Well, it finally happened. I have suffered a defeat in the kitchen. Although if I’m honest, it took much longer than expected. I fully believed I would fail from day one, so to have made it this far before this happened is a victory in itself. And thank God for that! I know myself, and if I hadn’t bolstered my confidence with all my previous success, I would be an angry hot mess right now. I would send the family away to find dinner, slam around cleaning while shouting some explicit phrases at EVERY SINGLE (insert choice word) PAN, and go to bed seething and starving. Luckily, that didn’t have to happen this time. I mean, I have spent years learning not to be a sore loser, but when it comes to the kitchen, all bets are off.
So let me break it down for you. I decided to attempt sweet potato and black bean taquitos with a side of mexican seasoned rice. The recipe in itself didn’t seem too complicated, and I thought I could just cook up some rice and season it myself to pair with the taquitos. That should have been my first indication that things were amiss, me thinking I could fly solo on something. I missed the sign though, and so started in on prepping the taquitos. It was a battle from the get go. You see, sweet potatoes are kind of hard to peel and dice. At least, the two monster size ones I had picked out were. I wasn’t prepared for it, and it set the tone for the rest of the evening.
I finally got them all cubed up and the beans rinsed and drained, only to realize that I didn’t have the corn the recipe called for. “Small hiccup,” I thought. “I’m sure they will be fine without it.” I continued on with the cheese and seasonings, got the filling all mixed, and lay out my pan to start rolling. By this point, the prep has taken me twice as long as expected (why can’t I learn that those little numbers on recipes lie?!), the kids are screaming, and I don’t even want to eat dinner. But I soldiered on, hastily rolling the taquitos and popping them in the oven. I then got to work on the rice.
It’s well known that rice can be finicky. I have cooked real rice, meaning not pre-seasoned instant rice, only one time before today. For this reason I should not have been as confident as I was. Instead, I chose to make not one but two cups of rice, thinking it would be so good we would all want seconds. I was wrong. I messed up the cooking, did not add anywhere near enough seasoning, and then tried to fix the disaster by adding cheese to make it “cheesy mexican rice.” I didn’t even want to try a bite, but I forced myself to. It wasn’t edible. AT ALL. It was a mushy disgusting mess. The two toddlers would not even touch this stuff.
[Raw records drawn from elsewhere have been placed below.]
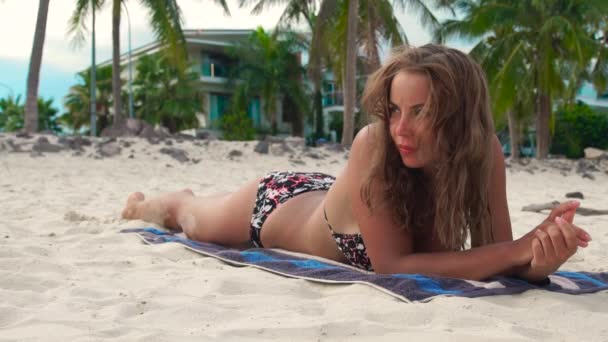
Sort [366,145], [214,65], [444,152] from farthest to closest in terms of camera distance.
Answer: [214,65] < [366,145] < [444,152]

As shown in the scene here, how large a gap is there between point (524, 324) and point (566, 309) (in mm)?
213

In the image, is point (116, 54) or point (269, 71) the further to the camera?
point (269, 71)

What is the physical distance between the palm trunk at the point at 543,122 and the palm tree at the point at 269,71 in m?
10.7

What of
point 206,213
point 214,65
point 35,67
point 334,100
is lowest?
point 206,213

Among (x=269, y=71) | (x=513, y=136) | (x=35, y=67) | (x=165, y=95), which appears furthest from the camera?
(x=165, y=95)

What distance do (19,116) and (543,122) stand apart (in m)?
32.7

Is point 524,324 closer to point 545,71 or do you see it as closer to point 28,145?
point 28,145

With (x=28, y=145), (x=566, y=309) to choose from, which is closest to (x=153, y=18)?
(x=28, y=145)

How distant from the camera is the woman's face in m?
1.73

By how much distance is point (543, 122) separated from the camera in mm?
16000

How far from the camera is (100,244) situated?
9.40 feet

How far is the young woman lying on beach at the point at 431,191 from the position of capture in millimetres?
1739

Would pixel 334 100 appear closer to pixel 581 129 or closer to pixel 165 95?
pixel 165 95

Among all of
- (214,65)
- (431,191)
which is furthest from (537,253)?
(214,65)
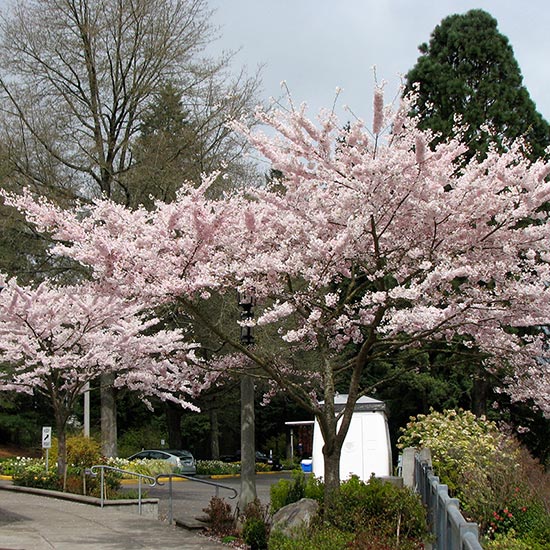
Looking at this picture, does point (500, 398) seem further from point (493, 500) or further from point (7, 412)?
point (7, 412)

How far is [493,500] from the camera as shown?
11367mm

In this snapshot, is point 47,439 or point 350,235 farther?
point 47,439

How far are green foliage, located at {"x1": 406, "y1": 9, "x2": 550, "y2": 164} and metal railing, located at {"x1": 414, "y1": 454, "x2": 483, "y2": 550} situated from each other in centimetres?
1737

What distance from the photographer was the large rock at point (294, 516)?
11.2 m

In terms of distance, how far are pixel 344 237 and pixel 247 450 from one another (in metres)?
6.75

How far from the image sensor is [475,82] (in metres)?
A: 29.1

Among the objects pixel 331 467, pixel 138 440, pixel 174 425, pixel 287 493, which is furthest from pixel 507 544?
pixel 138 440

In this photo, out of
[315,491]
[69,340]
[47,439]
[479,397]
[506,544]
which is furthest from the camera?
[479,397]

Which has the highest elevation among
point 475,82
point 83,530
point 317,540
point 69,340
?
point 475,82

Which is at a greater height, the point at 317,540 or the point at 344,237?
the point at 344,237

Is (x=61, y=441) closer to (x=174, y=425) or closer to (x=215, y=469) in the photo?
(x=215, y=469)

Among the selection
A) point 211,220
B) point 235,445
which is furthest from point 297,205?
point 235,445

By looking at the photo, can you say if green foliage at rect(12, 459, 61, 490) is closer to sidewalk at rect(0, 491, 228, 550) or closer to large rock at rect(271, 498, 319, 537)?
sidewalk at rect(0, 491, 228, 550)

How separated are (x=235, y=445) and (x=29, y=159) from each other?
3352 cm
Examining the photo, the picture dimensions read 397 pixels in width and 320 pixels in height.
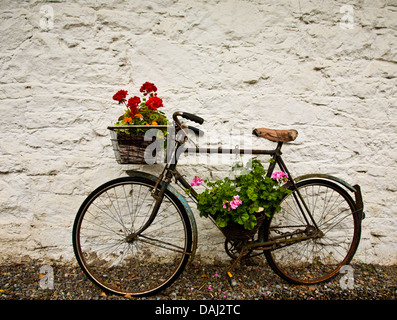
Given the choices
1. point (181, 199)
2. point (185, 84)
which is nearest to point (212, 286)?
point (181, 199)

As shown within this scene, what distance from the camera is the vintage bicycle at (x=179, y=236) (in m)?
2.64

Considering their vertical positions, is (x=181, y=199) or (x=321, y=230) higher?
(x=181, y=199)

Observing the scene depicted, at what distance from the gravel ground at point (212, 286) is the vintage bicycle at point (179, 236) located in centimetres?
11

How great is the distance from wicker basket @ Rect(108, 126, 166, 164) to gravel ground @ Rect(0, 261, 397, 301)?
127 cm

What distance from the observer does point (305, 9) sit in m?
2.74

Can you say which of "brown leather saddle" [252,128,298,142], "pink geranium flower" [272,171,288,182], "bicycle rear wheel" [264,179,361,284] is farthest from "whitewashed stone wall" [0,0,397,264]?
"pink geranium flower" [272,171,288,182]

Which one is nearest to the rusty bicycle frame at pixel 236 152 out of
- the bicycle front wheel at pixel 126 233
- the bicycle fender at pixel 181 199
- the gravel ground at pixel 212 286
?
the bicycle fender at pixel 181 199

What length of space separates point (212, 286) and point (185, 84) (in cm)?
189

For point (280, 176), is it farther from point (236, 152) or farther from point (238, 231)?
point (238, 231)

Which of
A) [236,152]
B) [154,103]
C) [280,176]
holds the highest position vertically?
[154,103]

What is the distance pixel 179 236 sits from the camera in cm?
293

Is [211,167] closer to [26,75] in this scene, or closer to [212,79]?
[212,79]
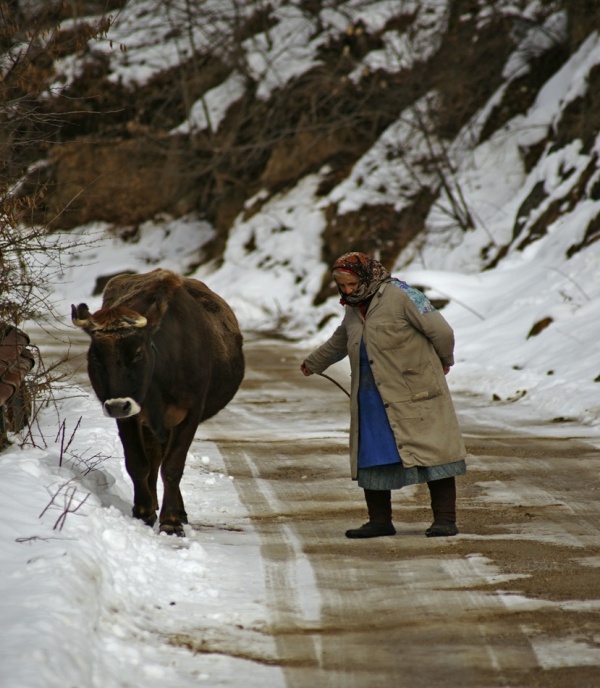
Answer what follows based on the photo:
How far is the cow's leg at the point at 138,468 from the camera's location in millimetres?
7312

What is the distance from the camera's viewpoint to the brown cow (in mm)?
6820

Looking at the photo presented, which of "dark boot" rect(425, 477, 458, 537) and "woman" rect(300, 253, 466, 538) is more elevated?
"woman" rect(300, 253, 466, 538)

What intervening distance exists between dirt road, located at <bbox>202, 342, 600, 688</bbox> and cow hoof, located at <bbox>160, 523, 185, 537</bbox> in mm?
526

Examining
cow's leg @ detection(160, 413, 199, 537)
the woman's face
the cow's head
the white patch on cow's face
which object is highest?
the woman's face

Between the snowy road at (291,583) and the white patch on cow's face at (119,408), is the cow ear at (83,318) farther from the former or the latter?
the snowy road at (291,583)

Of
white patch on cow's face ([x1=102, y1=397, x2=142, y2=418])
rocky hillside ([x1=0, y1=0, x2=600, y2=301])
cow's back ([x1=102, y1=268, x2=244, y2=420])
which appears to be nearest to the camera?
white patch on cow's face ([x1=102, y1=397, x2=142, y2=418])

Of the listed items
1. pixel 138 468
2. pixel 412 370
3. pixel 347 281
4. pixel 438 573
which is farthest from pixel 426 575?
pixel 138 468

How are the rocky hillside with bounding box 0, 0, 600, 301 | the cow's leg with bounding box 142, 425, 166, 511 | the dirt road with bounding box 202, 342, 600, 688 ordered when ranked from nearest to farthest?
the dirt road with bounding box 202, 342, 600, 688 < the cow's leg with bounding box 142, 425, 166, 511 < the rocky hillside with bounding box 0, 0, 600, 301

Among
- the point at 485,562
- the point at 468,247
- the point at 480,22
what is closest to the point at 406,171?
the point at 480,22

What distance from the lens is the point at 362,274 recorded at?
7.00m

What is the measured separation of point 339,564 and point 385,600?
79 centimetres

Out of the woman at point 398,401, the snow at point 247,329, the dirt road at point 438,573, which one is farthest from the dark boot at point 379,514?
the snow at point 247,329

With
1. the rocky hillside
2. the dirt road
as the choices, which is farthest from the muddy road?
the rocky hillside

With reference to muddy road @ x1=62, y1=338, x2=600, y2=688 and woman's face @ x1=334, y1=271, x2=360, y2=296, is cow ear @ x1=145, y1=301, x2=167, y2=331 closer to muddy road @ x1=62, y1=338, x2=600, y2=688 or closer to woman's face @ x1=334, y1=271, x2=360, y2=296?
woman's face @ x1=334, y1=271, x2=360, y2=296
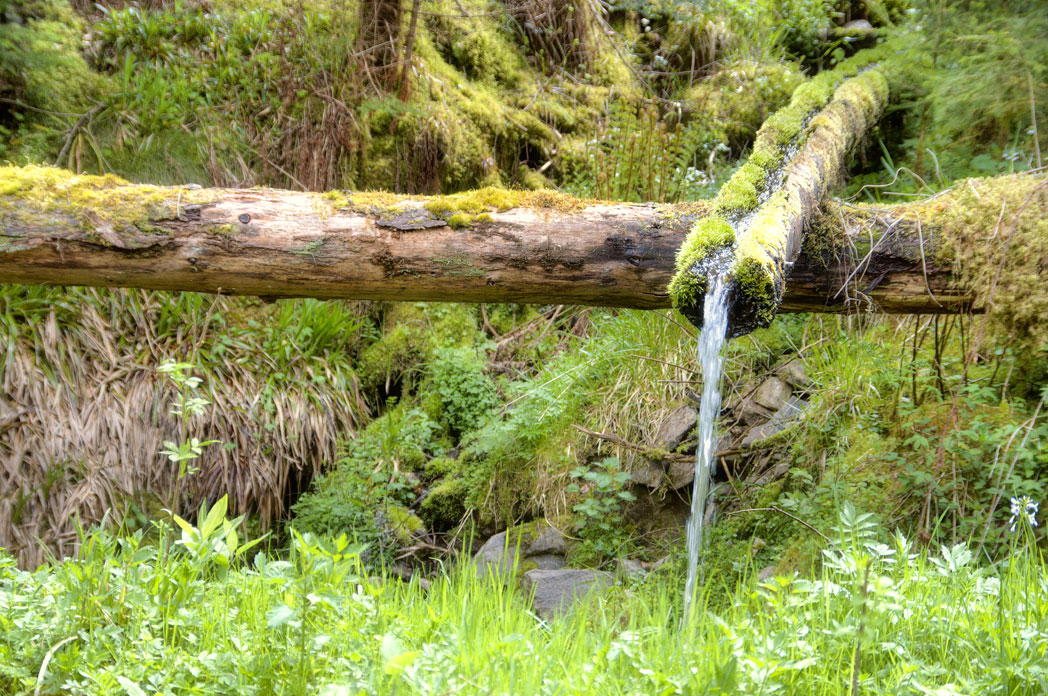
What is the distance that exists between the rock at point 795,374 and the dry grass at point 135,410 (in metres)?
2.85

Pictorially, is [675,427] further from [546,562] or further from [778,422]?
[546,562]

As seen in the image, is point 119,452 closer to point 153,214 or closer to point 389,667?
point 153,214

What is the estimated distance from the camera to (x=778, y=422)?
4.22 meters

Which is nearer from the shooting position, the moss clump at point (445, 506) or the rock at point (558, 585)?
the rock at point (558, 585)

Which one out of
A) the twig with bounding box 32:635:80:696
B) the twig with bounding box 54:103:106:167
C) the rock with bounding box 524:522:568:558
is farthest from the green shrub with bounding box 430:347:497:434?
the twig with bounding box 32:635:80:696

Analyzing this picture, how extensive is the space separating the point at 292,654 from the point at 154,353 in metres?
3.61

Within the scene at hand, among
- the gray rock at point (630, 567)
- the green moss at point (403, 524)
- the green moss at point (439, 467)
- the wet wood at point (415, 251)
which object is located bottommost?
the green moss at point (403, 524)

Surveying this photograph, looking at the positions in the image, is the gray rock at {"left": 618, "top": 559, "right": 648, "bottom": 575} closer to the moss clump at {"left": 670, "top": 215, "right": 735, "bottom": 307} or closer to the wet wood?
the wet wood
So our dinner consisted of slightly bland taquitos and nothing else. I managed to mess those up too by not following the recipe closely enough. I thought I could just season them myself instead of taking the time to measure everything out. Again, I was wrong. They were at least edible though, and I think the recipe is a keeper if I were to follow it to the letter. Although after my defeat today, I’m sure it will be a while before I can bring myself to try them again.
Today marked the official end of my winning-at-life streak. I’m hoping things simply go back to normal. That I just return to being unlucky and carry on my merry way. That the universe does not exact karmic revenge for my winning times to balance things out. I’ll keep you posted.